This is an honest-to-goodness story about a turtle named Turtzi. It might help to explain some of the turtle’s anecdotes when her name was questioned. “Oh, we just gave her a little class. Instead of just Turtle we decided on Turtzi. Sort of like, Mitzi. It was Turtle fancied up,” Miriam said.

“We had just moved to Rome. All of Italy goes to the beach in the summer. I was just wandering around and decided I needed a little companionship. It was in the summer of year 2000, when Miriam wandered into a pet store and purchased a turtle, “the size of a quarter,” she indicated with a thumb to finger gesture.

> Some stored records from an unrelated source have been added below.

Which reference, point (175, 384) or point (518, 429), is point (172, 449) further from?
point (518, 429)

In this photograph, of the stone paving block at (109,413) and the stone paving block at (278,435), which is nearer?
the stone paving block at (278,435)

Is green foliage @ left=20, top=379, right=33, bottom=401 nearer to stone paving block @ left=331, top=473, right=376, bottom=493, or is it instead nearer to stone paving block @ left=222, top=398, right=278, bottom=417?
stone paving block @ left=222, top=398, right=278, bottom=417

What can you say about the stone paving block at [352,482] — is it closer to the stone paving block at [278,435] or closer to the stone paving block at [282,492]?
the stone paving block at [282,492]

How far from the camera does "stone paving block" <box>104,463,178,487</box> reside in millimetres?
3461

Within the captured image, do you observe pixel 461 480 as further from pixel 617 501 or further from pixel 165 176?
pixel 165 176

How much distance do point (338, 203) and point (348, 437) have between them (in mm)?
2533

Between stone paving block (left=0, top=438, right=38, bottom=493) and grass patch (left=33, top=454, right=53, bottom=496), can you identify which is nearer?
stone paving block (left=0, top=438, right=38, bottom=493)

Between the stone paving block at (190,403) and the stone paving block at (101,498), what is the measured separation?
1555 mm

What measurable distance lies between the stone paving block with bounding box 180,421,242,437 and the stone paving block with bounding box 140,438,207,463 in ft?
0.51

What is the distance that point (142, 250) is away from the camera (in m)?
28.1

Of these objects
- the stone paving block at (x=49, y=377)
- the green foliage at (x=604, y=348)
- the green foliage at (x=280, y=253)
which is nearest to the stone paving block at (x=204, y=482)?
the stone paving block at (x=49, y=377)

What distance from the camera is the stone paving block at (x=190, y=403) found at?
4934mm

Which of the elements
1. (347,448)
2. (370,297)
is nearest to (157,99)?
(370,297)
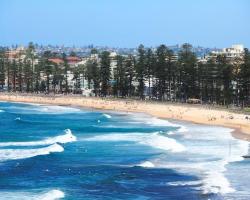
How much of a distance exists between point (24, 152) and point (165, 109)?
3971 cm

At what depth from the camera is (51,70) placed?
114 m

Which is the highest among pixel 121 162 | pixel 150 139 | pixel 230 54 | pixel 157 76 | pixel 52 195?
pixel 230 54

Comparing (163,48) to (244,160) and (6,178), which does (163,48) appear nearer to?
(244,160)

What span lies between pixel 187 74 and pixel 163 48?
8362 millimetres

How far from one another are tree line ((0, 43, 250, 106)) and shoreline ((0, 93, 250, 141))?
6.33m

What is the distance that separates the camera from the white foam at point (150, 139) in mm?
46191

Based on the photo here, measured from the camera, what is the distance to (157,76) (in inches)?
3814

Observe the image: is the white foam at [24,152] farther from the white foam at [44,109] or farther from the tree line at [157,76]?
the tree line at [157,76]

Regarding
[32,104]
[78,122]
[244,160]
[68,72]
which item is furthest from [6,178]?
[68,72]

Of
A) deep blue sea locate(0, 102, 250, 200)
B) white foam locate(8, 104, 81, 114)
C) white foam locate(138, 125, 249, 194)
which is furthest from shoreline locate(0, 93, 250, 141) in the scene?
white foam locate(138, 125, 249, 194)

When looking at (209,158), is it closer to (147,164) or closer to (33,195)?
(147,164)

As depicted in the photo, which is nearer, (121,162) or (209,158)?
(121,162)

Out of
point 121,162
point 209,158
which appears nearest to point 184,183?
point 121,162

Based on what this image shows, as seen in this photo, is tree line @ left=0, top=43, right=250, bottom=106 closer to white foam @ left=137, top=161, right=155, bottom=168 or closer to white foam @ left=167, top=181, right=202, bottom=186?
white foam @ left=137, top=161, right=155, bottom=168
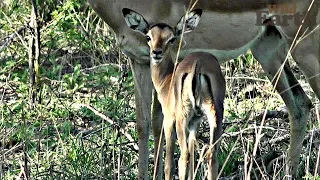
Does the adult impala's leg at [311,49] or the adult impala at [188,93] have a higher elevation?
the adult impala's leg at [311,49]

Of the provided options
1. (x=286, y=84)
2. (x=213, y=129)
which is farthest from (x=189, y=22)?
(x=286, y=84)

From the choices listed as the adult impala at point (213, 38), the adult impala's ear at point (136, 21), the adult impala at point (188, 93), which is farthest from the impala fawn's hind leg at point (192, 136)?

Miriam’s husband, John, was general consul for MFO (Multi National Force and Observers), a peace-keeping force in the Sinai and traveled extensively. Hence the reason for Miriam’s need “for a little companionship.” Turtzi became more than just a companion she became a mystery to both of them throughout their four-and- a- half- years stay in Rome.

Turtzi, now 13, has had numerous companions. In one way or the other, they have all disappeared. Perhaps, because shortly following the purchase of Turtzi, they took her to a “Blessing of the Animals” celebration at Rome’s San Antonio Abate Church. Her blessing must have stuck. Turtzi is the only one left to date, even though when she arrived in the USA from Rome, Miriam was holding high above her head, two Painted Turtles. Unlike Turtzi, the second one has long since disappeared, name forgotten. “I do remember fellow passengers screaming in terror when they saw two large turtles. They do have a habit of hissing when they encounter strangers and strange places,” she said.

Prior to leaving Rome, Turtzi had numerous experiences to prepare her for most any unexpected happenings. For the uninitiated, Painted Turtles grow to be about 10 inches long. Their top shell, known as a carapace, is dark green to blackish with yellow or red lines. The head and feet have more distinctive yellow lines. It’s not hard to find them if you know where to look.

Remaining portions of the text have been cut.